Task instructions: Rewrite the material as a numbered list, from its first line through the line containing "61L80 85L113 99H132L154", leaving out any blank lines.

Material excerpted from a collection
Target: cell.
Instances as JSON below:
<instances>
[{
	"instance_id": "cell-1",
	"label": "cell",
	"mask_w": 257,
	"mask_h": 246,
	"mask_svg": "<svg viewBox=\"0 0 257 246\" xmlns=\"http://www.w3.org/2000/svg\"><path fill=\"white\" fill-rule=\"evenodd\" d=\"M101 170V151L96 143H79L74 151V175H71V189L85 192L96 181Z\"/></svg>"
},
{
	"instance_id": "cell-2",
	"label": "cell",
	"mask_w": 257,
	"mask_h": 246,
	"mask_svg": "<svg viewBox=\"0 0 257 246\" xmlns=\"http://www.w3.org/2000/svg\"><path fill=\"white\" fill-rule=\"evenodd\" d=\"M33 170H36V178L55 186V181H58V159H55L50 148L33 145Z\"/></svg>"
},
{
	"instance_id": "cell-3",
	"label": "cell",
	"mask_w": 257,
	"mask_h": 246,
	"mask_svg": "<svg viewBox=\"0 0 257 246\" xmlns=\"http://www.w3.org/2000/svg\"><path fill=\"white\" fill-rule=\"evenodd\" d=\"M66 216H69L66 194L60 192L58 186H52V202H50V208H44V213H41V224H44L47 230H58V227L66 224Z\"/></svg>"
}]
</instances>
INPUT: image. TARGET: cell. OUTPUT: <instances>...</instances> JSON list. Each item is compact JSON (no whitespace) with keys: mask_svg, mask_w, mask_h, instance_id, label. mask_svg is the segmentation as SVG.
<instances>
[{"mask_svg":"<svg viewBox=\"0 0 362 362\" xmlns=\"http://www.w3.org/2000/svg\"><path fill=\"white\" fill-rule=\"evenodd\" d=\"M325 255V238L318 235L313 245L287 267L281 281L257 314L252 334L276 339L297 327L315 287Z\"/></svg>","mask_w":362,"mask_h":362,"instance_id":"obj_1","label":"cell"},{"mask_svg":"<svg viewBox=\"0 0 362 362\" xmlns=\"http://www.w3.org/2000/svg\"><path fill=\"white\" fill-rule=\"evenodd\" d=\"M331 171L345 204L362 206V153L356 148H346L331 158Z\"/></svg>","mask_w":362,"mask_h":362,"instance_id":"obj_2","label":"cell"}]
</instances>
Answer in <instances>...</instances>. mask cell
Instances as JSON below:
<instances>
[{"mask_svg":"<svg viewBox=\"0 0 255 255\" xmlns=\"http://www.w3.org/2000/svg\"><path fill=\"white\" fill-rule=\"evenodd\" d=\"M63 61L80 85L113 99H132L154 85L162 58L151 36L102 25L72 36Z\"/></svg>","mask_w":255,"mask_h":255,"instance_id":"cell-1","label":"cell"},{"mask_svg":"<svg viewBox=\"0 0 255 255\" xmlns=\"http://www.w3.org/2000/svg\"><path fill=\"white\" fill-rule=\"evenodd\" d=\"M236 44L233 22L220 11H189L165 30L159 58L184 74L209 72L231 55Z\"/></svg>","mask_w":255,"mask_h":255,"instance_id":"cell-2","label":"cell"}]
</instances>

Output for this exercise:
1. Target: cell.
2. Instances as JSON below:
3. <instances>
4. [{
5. 	"instance_id": "cell-1",
6. 	"label": "cell",
7. 	"mask_w": 257,
8. 	"mask_h": 246,
9. 	"mask_svg": "<svg viewBox=\"0 0 257 246\" xmlns=\"http://www.w3.org/2000/svg\"><path fill=\"white\" fill-rule=\"evenodd\" d=\"M101 170V151L96 143H79L74 151V175H71V189L85 192L96 181Z\"/></svg>"
10. },
11. {
12. 	"instance_id": "cell-2",
13. 	"label": "cell",
14. 	"mask_w": 257,
15. 	"mask_h": 246,
16. 	"mask_svg": "<svg viewBox=\"0 0 257 246\" xmlns=\"http://www.w3.org/2000/svg\"><path fill=\"white\" fill-rule=\"evenodd\" d=\"M33 170H36V178L55 186V181H58V159H55L50 148L33 145Z\"/></svg>"
17. },
18. {
19. 	"instance_id": "cell-3",
20. 	"label": "cell",
21. 	"mask_w": 257,
22. 	"mask_h": 246,
23. 	"mask_svg": "<svg viewBox=\"0 0 257 246\" xmlns=\"http://www.w3.org/2000/svg\"><path fill=\"white\" fill-rule=\"evenodd\" d=\"M66 216H69L66 194L60 192L58 186H52V202H50V208H44V213H41V224H44L47 230H58V227L66 224Z\"/></svg>"
24. }]
25. </instances>
26. INPUT: image. TARGET: cell. OUTPUT: <instances>...</instances> JSON list. Each item is compact JSON (no whitespace) with keys: mask_svg, mask_w, mask_h, instance_id, label. mask_svg is the segmentation as SVG.
27. <instances>
28. [{"mask_svg":"<svg viewBox=\"0 0 362 362\" xmlns=\"http://www.w3.org/2000/svg\"><path fill=\"white\" fill-rule=\"evenodd\" d=\"M325 255V238L318 235L313 245L287 267L281 281L257 314L252 334L276 339L297 327L315 287Z\"/></svg>","mask_w":362,"mask_h":362,"instance_id":"obj_1","label":"cell"},{"mask_svg":"<svg viewBox=\"0 0 362 362\" xmlns=\"http://www.w3.org/2000/svg\"><path fill=\"white\" fill-rule=\"evenodd\" d=\"M331 171L345 204L362 206V153L356 148H346L331 158Z\"/></svg>","mask_w":362,"mask_h":362,"instance_id":"obj_2","label":"cell"}]
29. </instances>
30. Answer in <instances>...</instances>. mask cell
31. Instances as JSON below:
32. <instances>
33. [{"mask_svg":"<svg viewBox=\"0 0 255 255\" xmlns=\"http://www.w3.org/2000/svg\"><path fill=\"white\" fill-rule=\"evenodd\" d=\"M63 61L80 85L113 99H132L154 85L162 58L151 36L102 25L72 36Z\"/></svg>","mask_w":255,"mask_h":255,"instance_id":"cell-1","label":"cell"},{"mask_svg":"<svg viewBox=\"0 0 255 255\" xmlns=\"http://www.w3.org/2000/svg\"><path fill=\"white\" fill-rule=\"evenodd\" d=\"M236 44L233 22L220 11H189L165 30L159 58L184 74L209 72L231 55Z\"/></svg>","mask_w":255,"mask_h":255,"instance_id":"cell-2","label":"cell"}]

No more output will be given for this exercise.